### Document text
--- BEGIN ---
Exploratory Data Analysis (EDA)

  1. Revenue Analysis:

    Netflix first focused on domestic revenue, perfecting their processes. It is clear that when they entered the international market, they made rapid growth, largely because of the experience they had in the domestic market.

    Although the dataset is incomplete, we can clearly reflect that subscriptions have pulled in significantly more revenue than any DVD sales. Additionally, we can recognize the same thing that Netflix did - streaming subscriptions are significantly more profitable than DVD subscriptions.

  2. Cost Analysis:

    As Netflix stepped away from their original business model of sending out DVDs, fulfillment costs obviously dropped to 0. These days, almost the entirety of Netflix’s Costs of Revenue are subscription costs.

    When Netflix began, costs took up the highest percentage of revenue share. This is typical for any new startup. However, over time, we can see that Netflix’s expenses have largely scaled with revenue growth - if not decreased! For example, marketing costs have generally trended lower, implying that Netflix has been successful in capturing market share and brand recognition.
--- END ---
### Exercise tasks
[1] From the Netflix revenue and cost analysis, translate this sentence into Spanish: "These days, almost the entirety of Netflix’s Costs of Revenue are subscription costs."
[2] Reproduce word for word the portion of the Netflix revenue and cost analysis starting with "As Netflix stepped" and going on through "are subscription costs.".

### Given entries
--- BEGIN ---
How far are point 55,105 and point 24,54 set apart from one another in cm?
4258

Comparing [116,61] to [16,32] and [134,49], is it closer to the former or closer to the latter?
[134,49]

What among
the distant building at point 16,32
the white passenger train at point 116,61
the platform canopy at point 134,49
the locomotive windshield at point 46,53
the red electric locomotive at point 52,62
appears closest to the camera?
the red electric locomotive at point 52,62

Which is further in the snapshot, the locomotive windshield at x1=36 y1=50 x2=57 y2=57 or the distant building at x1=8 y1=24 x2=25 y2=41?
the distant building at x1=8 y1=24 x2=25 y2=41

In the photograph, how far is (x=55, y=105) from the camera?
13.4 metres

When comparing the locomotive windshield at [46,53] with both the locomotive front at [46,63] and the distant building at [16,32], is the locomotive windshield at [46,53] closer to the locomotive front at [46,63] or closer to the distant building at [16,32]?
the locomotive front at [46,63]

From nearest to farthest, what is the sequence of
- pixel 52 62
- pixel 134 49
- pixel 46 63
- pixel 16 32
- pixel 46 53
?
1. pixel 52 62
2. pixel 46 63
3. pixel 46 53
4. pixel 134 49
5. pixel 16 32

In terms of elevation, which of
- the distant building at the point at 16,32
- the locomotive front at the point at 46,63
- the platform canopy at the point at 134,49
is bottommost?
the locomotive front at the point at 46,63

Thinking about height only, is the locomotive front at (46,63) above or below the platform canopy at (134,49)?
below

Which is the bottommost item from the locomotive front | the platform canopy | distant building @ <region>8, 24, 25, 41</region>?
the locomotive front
--- END ---
### Solutions for each task
[1] Hoy en día, casi la totalidad de los costos de ingresos de Netflix son costos de suscripción.

[2]
As Netflix stepped away from their original business model of sending out DVDs, fulfillment costs obviously dropped to 0. These days, almost the entirety of Netflix’s Costs of Revenue are subscription costs.